Dans une interview accordée au média The Hollywood Reporter le 30 janvier dernier, le vice-président d’Apple Music Oliver Schusser a affirmé qu’en 2025, la plateforme a signalé plus de deux milliards de faux streams majoritairement générés par IA. Malgré une démonétisation systématique, la fraude s’élève à plus de 17 millions de dollars.

Plus de deux milliards de faux streams (dont la majorité provient de morceaux générés par des plateformes d’IA comme Suno) ont été recensés par Apple Music en 2025, soit 17 millions de dollars de fraude. C’est ce qu’annonce le vice-directeur du service, Oliver Schusser, dans les colonnes de The Hollywood Reporter, le 30 janvier dernier. De l’argent perdu, ou réinjecté directement “dans le bain pour que cela revienne aux artistes” précise le vice-président. 

Une amélioration des outils de détection

La déclaration fait suite à la mise à jour des outils antifraude du service de streaming. Depuis sa mise en place en 2022, le système prévoyait des redevances contre les fraudeurs — lorsque les auteurs étaient retrouvés — de 5 à 25% de l’argent perçu grâce aux faux streams. Désormais, on passe de 10 à 50% (par exemple, si la fraude s’élève à 1 000 000 de dollars, l’amende peut monter jusqu’à 500 000 dollars). Apple Music n’a pas de service d’écoute gratuite avec pub, comme le propose Deezer ou Spotify. Les taux de fraudes sont donc plus bas, mais, en contrepartie, le coût de diffusion d’un morceau est plus élevé. 

Dans son entretien, Oliver Schusser rappelle que le géant américain utilise l’intelligence artificielle pour améliorer l’écoute des utilisateurs. Des outils comme AutoMix sont censés apporter une meilleure expérience d’écoute, avec des choix personnalisables — du moins quand ça ne bug pas.

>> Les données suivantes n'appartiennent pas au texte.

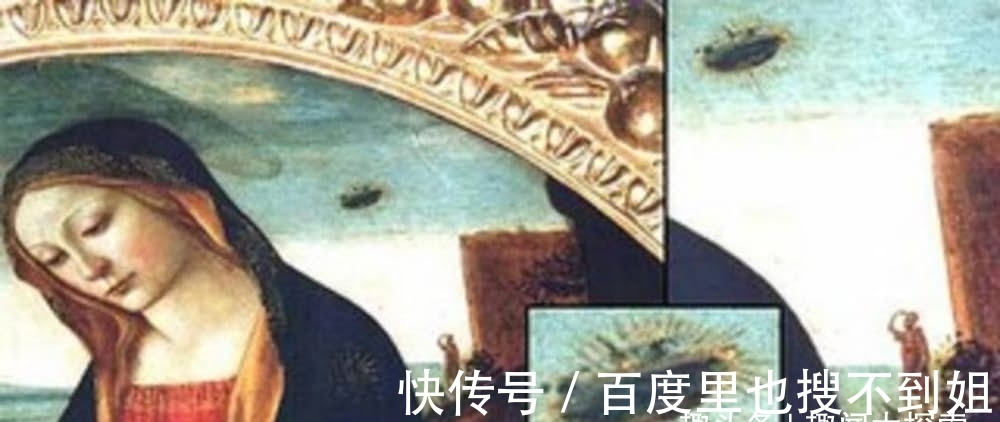 n外星文明来过地球的3个证据，金字塔为什么要对应猎户星座？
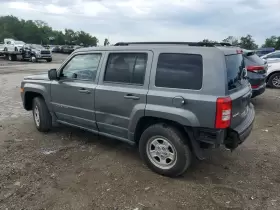 56053034AE JEEP Tire Pressure Monitoring Tpms Control Mod #2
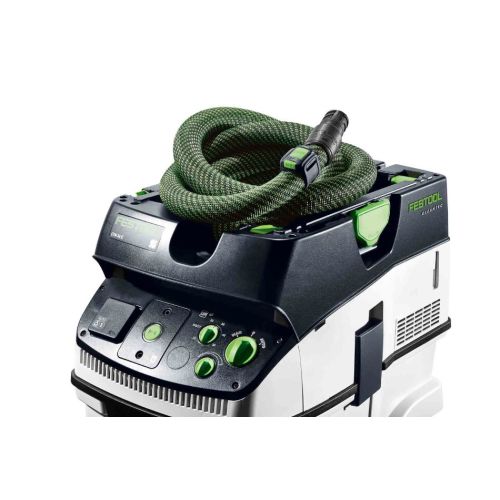 Commande CT-FI/M-Set + module Bluetooth CT-26/36 - 48 - FESTOOL - 202097 pas cher Secondaire 1 L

Il interroge ensuite la place de l’IA dans le monde de la musique : “Est-ce la composition ? Est-ce la production ? Est-ce que c’est juste la voix ? J’encourage les labels à agir ensemble pour savoir quelle devrait être la position et la politique de l’industrie à ce sujet.”

Deezer leader du combat contre les faux streams 

Son homologue français chez Deezer, Alexis Lanternier, a annoncé fin janvier que sa plateforme réussit, elle, à démonétiser 85% des streams artificiels. Grâce à son outil de détection des musiques générées par IA, 60 000 morceaux ont été reconnus comme frauduleux pendant le mois de janvier, soit 39% du nombre de morceaux mis en ligne chaque jour sur le service.

Deezer a d’ailleurs choisi de breveter son système de détection, pour inciter davantage ses concurrents à se lancer dans la chasse aux faux streams. À l’heure où certaines majors signent des contrats avec des entreprises spécialisées en machine learning (sous-ensemble d’IA plébiscité pour sa capacité à apprendre de ses erreurs en intégrant de nouvelles données, comme ChatGPT) le combat semble loin d’être gagné.